The RBGE DNA database – how an EDNA number is assigned to a DNA extraction

When people extract DNA in the RBGE molecular lab, we insist that it’s given something we call an EDNA (Edinburgh DNA) number. This links to a database that is internal to RBGE.

The EDNA number is used for all internal molecular lab processes – it’s written on the tube of DNA, used to refer to the sample in lab books, and part of the file name for all DNA sequences that are generated from that sample. Using this standard system across all projects means that we can keep track of what DNA we have, we can store it in a way that makes it relatively easy to retrieve, it can be used in other projects, and critical information like which specimen voucher is linked to a DNA extraction is not lost if people move on from RBGE.

Getting an EDNA number involves filling in a simple Excel spreadsheet with some basic collection information, and uploading it to a database. The Excel spreadsheet is accessible to RBGE lab users on an internal server (DNA, Molecular lab registration forms, EDNA (DNA), EDNA_submission_sheet_v01), and has two sets of fields, required and additional. If anything’s missing from the required fields, an EDNA number will not be issued, whereas the additional data is recommended but not essential… However, the more fully complete the data entry is, the faster it is to use it to generate GenBank submissions and publication voucher tables, justifying spending a little extra time on getting the forms completed.

Two points to remember when filling in the spreadsheet are not to use special characters, and not to make any of the entries too long, as there’s a maximum character number.

REQUIRED INFORMATION

Taxon name: this should not have authority information (Bellis perennis L.), just the genus and specific epithet (Bellis perennis).

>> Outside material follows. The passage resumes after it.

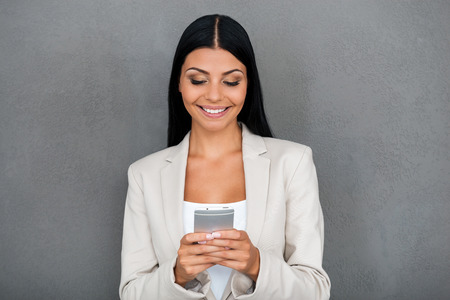 this: This mobile phone is for smart people. Smiling young businesswoman holding mobile phone while standing against grey background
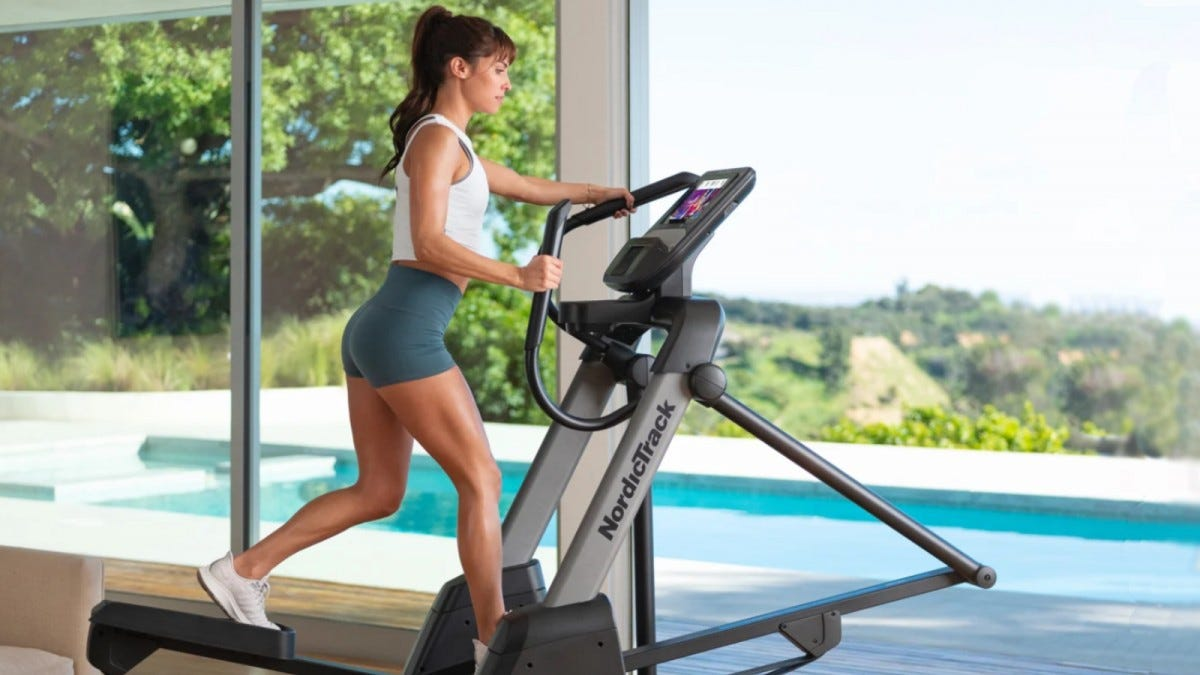 Woman uses Nordic Elliptical trainer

Collector name: this cannot begin with an initial (J. Smith) as it will be rejected by the database; either use a full Christian name (John Smith), or put the surname first (Smith, J.).

Collector number: if there is none, s.n. is accepted.

Country code: two-letter standard codes; when filling in the spreadsheet, there is a tab with all the codes that you can look up (e.g. DE for Germany).

Material type: drop-down menu choices – fresh, frozen, herbarium, seed, silica gel dried.

Extraction type: drop-down menu choices include tissue maceration type, e.g. pestle, or mixer mill, and chemistry used, e.g. CTAB, Plant DNeasy minikits, Qiextractor.

ADDITIONAL INFORMATION

User DNA ID: this is the number that was given to the extraction in the lab; it’s extremely useful to have this for various troubleshooting in the lab – it can help match accessions to tubes, sort out issues with sample order, etc.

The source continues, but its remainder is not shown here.